There is others reasons for example the flexibility, the managed services, etc. but I don't think this one makes sense.


In my mind, one of the big (but seldomly discussed) pros for using AWS and especially their high-level services (especially WRT containers) is that they allow rank-and-file developers to do a lot more of the work that was traditionally considered 'ops'. This is advantageous because developer teams don't need to coordinate with a single ops team when they need something, which allows the whole organization to be more agile. Another advantage is that you don't have to hire and develop a high functioning ops competency in your business--you can outsource much of that to AWS and focus your time/resources on more valuable opportunities (in general, I wish the on-prem side of the debate would acknowledge opportunity costs in their talking points).

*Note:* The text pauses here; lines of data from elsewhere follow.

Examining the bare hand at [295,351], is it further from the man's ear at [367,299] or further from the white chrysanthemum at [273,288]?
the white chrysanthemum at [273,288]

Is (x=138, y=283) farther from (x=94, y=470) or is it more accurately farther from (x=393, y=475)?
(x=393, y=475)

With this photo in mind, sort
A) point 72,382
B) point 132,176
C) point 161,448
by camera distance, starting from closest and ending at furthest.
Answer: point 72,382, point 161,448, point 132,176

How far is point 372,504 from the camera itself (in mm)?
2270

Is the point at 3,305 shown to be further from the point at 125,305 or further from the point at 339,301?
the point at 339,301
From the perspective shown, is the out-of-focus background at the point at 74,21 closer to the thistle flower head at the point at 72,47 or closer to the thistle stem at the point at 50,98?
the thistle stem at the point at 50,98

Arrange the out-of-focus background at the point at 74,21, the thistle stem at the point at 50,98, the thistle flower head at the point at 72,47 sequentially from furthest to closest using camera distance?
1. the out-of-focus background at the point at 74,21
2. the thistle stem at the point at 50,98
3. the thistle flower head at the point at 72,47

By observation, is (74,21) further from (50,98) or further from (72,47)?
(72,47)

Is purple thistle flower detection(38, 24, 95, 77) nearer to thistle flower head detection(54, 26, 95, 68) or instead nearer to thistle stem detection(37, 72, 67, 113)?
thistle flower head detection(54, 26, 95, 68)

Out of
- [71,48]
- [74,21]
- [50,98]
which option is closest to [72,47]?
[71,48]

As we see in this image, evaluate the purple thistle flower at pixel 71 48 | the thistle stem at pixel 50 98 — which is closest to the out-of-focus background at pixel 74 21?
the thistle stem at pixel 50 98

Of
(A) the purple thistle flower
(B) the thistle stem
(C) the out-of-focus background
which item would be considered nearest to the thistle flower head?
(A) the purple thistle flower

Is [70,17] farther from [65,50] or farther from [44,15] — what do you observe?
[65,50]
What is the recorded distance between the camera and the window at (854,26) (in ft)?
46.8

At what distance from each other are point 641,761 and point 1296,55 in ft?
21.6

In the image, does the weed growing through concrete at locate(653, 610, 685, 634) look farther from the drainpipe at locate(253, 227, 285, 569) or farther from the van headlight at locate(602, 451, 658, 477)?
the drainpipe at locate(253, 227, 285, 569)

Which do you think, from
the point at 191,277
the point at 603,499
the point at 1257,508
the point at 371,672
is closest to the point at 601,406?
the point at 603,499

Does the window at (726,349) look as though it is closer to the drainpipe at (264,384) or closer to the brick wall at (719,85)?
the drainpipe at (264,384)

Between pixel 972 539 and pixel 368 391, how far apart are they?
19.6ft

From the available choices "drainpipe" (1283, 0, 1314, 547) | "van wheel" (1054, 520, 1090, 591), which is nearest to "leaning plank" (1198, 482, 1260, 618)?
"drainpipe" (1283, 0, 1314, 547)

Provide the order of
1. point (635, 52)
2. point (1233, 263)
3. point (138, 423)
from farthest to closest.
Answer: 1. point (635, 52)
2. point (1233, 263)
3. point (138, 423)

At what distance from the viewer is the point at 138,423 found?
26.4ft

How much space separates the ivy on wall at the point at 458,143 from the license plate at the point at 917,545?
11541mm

Startups don't win because they save 50% on hosting costs. They win because they move fast on product development. AWS make the latter much easier due to all of the additional tooling they provide.


If the constituent employees are trying to win in the classical sense, and not the pump-my-resume-and-bail sense.


CEO changes his opinion when money runs out and a new CFO comes in to fix the costs - at least from my experience.


If you need a CFO to look at your IT bill and cut costs, your problem is likely BS title inflation crowding out real work.


I usually search for documentation or tech problems in a text browser with cookies disabled, no js, no css, using tor and using an empty user agent.

I won't try to guess why, but the few pages I can access are always high quality, while poor quality pages (as discovered when opening the page anyway in a full browser) always try to block that setup.